What the exercise asks:
Print every entry again, precisely as written.
------ Exercise input ------
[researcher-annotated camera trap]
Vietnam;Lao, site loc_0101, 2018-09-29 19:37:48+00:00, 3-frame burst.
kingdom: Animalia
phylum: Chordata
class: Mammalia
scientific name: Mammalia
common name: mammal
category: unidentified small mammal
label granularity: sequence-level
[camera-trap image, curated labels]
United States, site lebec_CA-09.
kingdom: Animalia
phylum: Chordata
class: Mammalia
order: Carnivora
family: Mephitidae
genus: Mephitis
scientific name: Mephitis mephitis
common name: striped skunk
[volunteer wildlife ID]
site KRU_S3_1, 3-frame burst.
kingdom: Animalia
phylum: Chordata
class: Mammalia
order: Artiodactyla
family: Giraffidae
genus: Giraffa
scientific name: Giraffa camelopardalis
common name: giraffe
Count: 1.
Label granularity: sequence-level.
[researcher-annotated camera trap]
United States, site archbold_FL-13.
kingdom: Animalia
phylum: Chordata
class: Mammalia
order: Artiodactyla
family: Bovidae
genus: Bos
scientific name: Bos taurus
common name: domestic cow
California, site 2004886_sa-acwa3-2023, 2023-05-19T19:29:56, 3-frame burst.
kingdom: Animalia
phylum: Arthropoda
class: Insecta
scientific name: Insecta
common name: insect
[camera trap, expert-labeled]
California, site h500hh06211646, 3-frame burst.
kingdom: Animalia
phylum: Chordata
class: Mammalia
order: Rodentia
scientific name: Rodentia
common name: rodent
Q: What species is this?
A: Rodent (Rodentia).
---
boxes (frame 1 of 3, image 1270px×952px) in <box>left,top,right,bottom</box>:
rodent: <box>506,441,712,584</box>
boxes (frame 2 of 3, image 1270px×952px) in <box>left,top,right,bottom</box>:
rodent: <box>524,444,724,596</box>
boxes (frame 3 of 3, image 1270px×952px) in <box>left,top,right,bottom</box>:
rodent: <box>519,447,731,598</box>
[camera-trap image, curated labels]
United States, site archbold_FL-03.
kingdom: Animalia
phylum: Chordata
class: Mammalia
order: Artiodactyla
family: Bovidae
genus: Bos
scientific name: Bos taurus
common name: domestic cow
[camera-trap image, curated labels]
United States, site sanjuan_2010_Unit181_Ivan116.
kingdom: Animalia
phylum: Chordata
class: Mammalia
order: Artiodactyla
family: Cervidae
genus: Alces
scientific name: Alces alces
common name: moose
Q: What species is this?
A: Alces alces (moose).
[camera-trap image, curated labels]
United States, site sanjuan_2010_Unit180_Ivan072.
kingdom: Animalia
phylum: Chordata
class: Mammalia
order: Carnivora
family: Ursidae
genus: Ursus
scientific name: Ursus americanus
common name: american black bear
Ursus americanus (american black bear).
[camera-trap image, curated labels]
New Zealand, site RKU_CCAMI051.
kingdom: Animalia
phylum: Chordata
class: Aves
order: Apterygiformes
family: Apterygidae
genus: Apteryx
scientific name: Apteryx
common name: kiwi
------
Exercise response:
[researcher-annotated camera trap]
Vietnam;Lao, site loc_0101, 2018-09-29 19:37:48+00:00, 3-frame burst.
kingdom: Animalia
phylum: Chordata
class: Mammalia
scientific name: Mammalia
common name: mammal
category: unidentified small mammal
label granularity: sequence-level
[camera-trap image, curated labels]
United States, site lebec_CA-09.
kingdom: Animalia
phylum: Chordata
class: Mammalia
order: Carnivora
family: Mephitidae
genus: Mephitis
scientific name: Mephitis mephitis
common name: striped skunk
[volunteer wildlife ID]
site KRU_S3_1, 3-frame burst.
kingdom: Animalia
phylum: Chordata
class: Mammalia
order: Artiodactyla
family: Giraffidae
genus: Giraffa
scientific name: Giraffa camelopardalis
common name: giraffe
Count: 1.
Label granularity: sequence-level.
[researcher-annotated camera trap]
United States, site archbold_FL-13.
kingdom: Animalia
phylum: Chordata
class: Mammalia
order: Artiodactyla
family: Bovidae
genus: Bos
scientific name: Bos taurus
common name: domestic cow
California, site 2004886_sa-acwa3-2023, 2023-05-19T19:29:56, 3-frame burst.
kingdom: Animalia
phylum: Arthropoda
class: Insecta
scientific name: Insecta
common name: insect
[camera trap, expert-labeled]
California, site h500hh06211646, 3-frame burst.
kingdom: Animalia
phylum: Chordata
class: Mammalia
order: Rodentia
scientific name: Rodentia
common name: rodent
Q: What species is this?
A: Rodent (Rodentia).
---
boxes (frame 1 of 3, image 1270px×952px) in <box>left,top,right,bottom</box>:
rodent: <box>506,441,712,584</box>
boxes (frame 2 of 3, image 1270px×952px) in <box>left,top,right,bottom</box>:
rodent: <box>524,444,724,596</box>
boxes (frame 3 of 3, image 1270px×952px) in <box>left,top,right,bottom</box>:
rodent: <box>519,447,731,598</box>
[camera-trap image, curated labels]
United States, site archbold_FL-03.
kingdom: Animalia
phylum: Chordata
class: Mammalia
order: Artiodactyla
family: Bovidae
genus: Bos
scientific name: Bos taurus
common name: domestic cow
[camera-trap image, curated labels]
United States, site sanjuan_2010_Unit181_Ivan116.
kingdom: Animalia
phylum: Chordata
class: Mammalia
order: Artiodactyla
family: Cervidae
genus: Alces
scientific name: Alces alces
common name: moose
Q: What species is this?
A: Alces alces (moose).
[camera-trap image, curated labels]
United States, site sanjuan_2010_Unit180_Ivan072.
kingdom: Animalia
phylum: Chordata
class: Mammalia
order: Carnivora
family: Ursidae
genus: Ursus
scientific name: Ursus americanus
common name: american black bear
Ursus americanus (american black bear).
[camera-trap image, curated labels]
New Zealand, site RKU_CCAMI051.
kingdom: Animalia
phylum: Chordata
class: Aves
order: Apterygiformes
family: Apterygidae
genus: Apteryx
scientific name: Apteryx
common name: kiwi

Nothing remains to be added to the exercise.